TASK ITEM: Reproduce the material that follows, please, but only from its first line to the line containing "Vietnam;Lao, site loc_0470, 2020-03-24", inclusive.

=== DATASET EXTRACT ===

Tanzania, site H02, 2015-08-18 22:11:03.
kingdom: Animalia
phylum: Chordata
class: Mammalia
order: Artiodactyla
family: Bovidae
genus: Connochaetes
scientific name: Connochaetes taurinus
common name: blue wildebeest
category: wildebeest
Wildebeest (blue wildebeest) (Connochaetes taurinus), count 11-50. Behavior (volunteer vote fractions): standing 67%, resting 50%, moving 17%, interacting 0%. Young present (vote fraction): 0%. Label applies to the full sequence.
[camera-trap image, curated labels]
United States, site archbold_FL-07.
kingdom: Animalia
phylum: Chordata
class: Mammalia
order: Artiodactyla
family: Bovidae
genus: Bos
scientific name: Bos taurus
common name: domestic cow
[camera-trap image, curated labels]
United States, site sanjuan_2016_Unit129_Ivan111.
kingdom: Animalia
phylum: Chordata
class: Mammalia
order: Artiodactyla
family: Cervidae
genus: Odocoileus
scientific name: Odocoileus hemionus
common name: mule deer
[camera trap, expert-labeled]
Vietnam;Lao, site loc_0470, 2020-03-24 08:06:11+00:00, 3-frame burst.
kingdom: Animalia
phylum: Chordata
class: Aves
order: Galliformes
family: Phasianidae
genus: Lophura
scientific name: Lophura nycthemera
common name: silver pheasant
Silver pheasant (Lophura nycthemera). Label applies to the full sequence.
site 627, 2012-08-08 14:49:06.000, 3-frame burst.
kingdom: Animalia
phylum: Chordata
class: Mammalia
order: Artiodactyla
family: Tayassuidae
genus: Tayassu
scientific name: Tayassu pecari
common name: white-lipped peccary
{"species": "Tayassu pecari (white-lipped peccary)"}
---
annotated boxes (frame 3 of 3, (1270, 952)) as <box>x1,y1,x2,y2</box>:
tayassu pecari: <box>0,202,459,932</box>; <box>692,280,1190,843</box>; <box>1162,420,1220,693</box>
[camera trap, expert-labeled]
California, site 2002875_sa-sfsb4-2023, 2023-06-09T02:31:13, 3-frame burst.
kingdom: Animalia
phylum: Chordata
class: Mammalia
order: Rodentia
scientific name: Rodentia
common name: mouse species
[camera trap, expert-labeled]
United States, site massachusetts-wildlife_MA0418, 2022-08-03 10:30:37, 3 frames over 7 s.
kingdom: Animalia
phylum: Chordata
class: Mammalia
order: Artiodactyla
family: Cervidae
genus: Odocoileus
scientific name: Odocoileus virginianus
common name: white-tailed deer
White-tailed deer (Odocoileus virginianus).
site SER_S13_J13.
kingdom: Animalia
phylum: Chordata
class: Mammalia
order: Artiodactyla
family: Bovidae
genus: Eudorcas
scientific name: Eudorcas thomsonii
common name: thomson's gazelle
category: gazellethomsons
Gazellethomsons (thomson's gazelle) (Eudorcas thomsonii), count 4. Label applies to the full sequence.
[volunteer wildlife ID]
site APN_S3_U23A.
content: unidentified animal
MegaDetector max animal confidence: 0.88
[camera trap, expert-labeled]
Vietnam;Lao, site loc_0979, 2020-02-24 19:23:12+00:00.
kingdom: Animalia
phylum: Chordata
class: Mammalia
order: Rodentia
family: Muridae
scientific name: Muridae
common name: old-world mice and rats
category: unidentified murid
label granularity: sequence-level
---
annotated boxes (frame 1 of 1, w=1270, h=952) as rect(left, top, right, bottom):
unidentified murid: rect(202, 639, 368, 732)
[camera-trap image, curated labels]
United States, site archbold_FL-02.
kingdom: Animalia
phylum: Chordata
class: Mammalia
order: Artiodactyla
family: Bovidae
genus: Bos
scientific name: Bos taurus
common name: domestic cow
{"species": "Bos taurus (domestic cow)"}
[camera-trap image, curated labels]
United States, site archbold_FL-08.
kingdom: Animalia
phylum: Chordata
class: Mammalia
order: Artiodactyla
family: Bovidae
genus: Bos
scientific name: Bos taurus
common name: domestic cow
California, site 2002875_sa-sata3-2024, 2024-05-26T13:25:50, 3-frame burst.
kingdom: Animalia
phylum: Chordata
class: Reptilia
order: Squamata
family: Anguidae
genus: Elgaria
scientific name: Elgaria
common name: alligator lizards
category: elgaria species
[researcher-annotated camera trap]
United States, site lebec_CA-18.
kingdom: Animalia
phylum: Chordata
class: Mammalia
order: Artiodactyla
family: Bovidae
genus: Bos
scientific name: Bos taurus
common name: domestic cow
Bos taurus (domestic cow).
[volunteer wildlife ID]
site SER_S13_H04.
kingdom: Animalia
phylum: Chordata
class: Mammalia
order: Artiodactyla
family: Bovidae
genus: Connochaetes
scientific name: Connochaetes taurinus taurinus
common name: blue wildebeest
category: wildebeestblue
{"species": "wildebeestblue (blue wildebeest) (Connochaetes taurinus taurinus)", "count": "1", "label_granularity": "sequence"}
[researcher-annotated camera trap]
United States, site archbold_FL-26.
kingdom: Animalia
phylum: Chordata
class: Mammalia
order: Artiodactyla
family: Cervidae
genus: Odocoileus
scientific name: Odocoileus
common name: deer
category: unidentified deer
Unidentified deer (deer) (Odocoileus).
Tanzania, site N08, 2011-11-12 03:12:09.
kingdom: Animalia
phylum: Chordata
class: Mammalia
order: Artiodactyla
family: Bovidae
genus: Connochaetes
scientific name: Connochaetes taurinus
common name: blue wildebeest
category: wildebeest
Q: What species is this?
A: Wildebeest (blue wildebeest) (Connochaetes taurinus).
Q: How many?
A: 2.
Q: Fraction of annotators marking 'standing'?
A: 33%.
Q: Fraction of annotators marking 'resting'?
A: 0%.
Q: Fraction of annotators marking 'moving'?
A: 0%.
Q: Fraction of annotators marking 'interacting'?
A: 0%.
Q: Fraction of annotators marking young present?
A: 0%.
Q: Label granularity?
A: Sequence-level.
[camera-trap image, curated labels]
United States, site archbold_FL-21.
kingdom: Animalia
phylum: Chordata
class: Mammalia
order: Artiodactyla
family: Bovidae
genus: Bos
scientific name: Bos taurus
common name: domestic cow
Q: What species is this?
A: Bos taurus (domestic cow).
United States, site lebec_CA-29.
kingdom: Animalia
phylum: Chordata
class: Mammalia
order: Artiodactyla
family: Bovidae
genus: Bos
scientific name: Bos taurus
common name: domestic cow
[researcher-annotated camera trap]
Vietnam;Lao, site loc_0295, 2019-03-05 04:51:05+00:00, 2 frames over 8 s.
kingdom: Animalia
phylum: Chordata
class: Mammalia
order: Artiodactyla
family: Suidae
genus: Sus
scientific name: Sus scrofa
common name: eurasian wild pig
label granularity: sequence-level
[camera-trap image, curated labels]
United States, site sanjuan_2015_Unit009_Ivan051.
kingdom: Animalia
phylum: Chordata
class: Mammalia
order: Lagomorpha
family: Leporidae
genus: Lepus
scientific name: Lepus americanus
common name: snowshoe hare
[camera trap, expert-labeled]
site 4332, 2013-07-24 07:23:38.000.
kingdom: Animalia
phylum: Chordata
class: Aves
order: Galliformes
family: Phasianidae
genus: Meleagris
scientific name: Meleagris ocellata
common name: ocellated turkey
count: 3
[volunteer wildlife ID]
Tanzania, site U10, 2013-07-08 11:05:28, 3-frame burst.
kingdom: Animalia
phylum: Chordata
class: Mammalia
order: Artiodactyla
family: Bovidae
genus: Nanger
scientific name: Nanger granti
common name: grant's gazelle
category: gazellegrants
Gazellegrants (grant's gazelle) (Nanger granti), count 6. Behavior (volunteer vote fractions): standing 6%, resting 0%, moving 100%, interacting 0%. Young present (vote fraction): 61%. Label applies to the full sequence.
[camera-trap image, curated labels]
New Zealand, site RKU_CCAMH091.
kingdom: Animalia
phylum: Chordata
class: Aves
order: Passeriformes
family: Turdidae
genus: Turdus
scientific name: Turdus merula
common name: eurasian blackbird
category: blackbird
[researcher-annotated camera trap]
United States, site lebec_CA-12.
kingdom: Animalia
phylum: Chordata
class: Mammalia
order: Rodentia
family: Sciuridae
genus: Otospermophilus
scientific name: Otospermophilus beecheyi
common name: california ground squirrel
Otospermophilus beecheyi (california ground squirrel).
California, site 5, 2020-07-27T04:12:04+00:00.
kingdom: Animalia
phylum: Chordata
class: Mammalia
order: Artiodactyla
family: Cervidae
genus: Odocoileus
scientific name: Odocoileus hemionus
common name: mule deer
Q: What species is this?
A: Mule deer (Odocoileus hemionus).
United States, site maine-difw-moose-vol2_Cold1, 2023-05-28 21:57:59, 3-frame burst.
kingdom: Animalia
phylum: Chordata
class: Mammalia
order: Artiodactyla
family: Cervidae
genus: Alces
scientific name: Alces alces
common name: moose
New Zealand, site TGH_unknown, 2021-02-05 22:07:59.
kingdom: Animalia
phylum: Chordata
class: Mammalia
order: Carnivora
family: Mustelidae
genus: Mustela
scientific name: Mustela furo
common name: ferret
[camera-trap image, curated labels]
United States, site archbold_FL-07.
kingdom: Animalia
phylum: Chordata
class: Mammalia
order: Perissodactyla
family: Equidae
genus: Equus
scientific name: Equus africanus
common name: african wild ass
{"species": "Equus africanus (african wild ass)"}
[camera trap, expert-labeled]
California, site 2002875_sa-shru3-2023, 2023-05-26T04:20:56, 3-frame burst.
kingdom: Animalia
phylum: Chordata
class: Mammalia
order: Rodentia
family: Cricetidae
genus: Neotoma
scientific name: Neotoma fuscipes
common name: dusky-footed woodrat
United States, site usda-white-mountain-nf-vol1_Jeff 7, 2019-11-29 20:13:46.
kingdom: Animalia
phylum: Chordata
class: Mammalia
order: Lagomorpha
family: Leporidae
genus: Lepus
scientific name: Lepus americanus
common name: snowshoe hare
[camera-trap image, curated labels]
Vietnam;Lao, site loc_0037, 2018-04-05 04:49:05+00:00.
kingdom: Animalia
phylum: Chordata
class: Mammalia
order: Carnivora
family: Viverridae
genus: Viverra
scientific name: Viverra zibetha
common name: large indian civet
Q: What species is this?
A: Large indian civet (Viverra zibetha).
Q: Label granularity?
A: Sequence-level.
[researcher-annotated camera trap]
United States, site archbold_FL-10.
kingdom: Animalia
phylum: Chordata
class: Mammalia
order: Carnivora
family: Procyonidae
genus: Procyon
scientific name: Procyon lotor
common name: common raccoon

===

ANSWER:
Tanzania, site H02, 2015-08-18 22:11:03.
kingdom: Animalia
phylum: Chordata
class: Mammalia
order: Artiodactyla
family: Bovidae
genus: Connochaetes
scientific name: Connochaetes taurinus
common name: blue wildebeest
category: wildebeest
Wildebeest (blue wildebeest) (Connochaetes taurinus), count 11-50. Behavior (volunteer vote fractions): standing 67%, resting 50%, moving 17%, interacting 0%. Young present (vote fraction): 0%. Label applies to the full sequence.
[camera-trap image, curated labels]
United States, site archbold_FL-07.
kingdom: Animalia
phylum: Chordata
class: Mammalia
order: Artiodactyla
family: Bovidae
genus: Bos
scientific name: Bos taurus
common name: domestic cow
[camera-trap image, curated labels]
United States, site sanjuan_2016_Unit129_Ivan111.
kingdom: Animalia
phylum: Chordata
class: Mammalia
order: Artiodactyla
family: Cervidae
genus: Odocoileus
scientific name: Odocoileus hemionus
common name: mule deer
[camera trap, expert-labeled]
Vietnam;Lao, site loc_0470, 2020-03-24 08:06:11+00:00, 3-frame burst.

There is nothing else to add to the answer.